Related guides: Adding Business Data, Searching the Graph, Group Chat FAQ
Problem: Your conversational agent forgets chat history between sessions and has no context about the user beyond the current conversation — but you want the agent to decide when to retrieve context rather than injecting it on every turn.
This pattern uses the same ingestion as Pattern 1 — messages are persisted through the Thread API and business data is sent to the graph — but retrieval happens through agent tool calls instead of automatically. The LLM decides whether and when to search based on the conversation context.
Ingestion is identical to Pattern 1: messages flow into Zep via the Thread API, facts are auto-extracted into the graph, and business data can be sent directly via graph.add(). The difference is retrieval — instead of calling get_user_context() on every turn, the agent exposes graph.search() as a tool and the LLM decides when to call it.

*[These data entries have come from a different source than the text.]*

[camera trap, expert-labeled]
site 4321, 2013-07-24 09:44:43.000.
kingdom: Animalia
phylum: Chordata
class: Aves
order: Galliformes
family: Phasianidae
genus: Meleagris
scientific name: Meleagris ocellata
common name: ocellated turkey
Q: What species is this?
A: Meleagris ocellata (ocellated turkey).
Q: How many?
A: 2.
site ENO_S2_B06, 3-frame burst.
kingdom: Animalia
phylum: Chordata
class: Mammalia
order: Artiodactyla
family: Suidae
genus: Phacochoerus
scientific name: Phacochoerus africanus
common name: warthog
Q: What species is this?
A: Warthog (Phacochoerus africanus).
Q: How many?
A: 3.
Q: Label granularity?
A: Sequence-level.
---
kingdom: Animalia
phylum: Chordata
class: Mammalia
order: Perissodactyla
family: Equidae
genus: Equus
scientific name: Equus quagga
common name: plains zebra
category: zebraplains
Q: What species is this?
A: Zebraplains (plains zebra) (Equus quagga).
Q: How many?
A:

Follow the Quick Start Guide for ingestion setup, but instead of calling get_user_context() on every turn, expose graph.search() as a tool in your agent framework and let the LLM call it when needed.
Related guides: Searching the Graph, LangGraph Integration
Problem: Your conversational agent needs both user-specific context (chat history, preferences, account details) and domain context (company policies, product catalog, runbooks) to generate informed responses.
This pattern combines Patterns 1 and 2. Chat messages are persisted through the Thread API, user-specific business data goes to the user graph, and domain knowledge goes to a standalone graph. At retrieval time, the agent assembles context from both graphs and includes both in the LLM’s context window.
Chat messages flow into Zep via the Thread API, and facts are auto-extracted into the user graph. User-specific business data is sent to the user graph via graph.add(), while domain data (product catalogs, policies, etc.) is sent to a standalone graph. At retrieval time, the agent calls get_user_context() for user context and graph.search() on the standalone graph for domain context, then includes both in the LLM’s context window.
This pattern combines the implementations from the Quick Start Guide (user context and thread ingestion), the Give Your Agent Domain Knowledge cookbook (standalone graph ingestion), and the Share Context Across Users Using Graphs cookbook (retrieving from both graphs and combining them into a single context block).
Related guides: Assembling Context, Advanced Context Block Construction, Create Graph
Problem: Your agent needs to provide fast, responsive interactions — and even small increases in context retrieval latency meaningfully degrade the user experience.
This pattern applies to any of the four architectures above. The difference is that it incorporates Zep’s latency optimizations to minimize the time between a user’s input and the agent’s response. This is especially important for voice and video agents, where latency is immediately perceptible, but it benefits any agent using Zep where user experience matters.
Follow the Performance Best Practices guide, which covers the key latency optimizations: requesting context in the same call as message ingestion, running graph operations concurrently, and warming the user cache ahead of retrieval.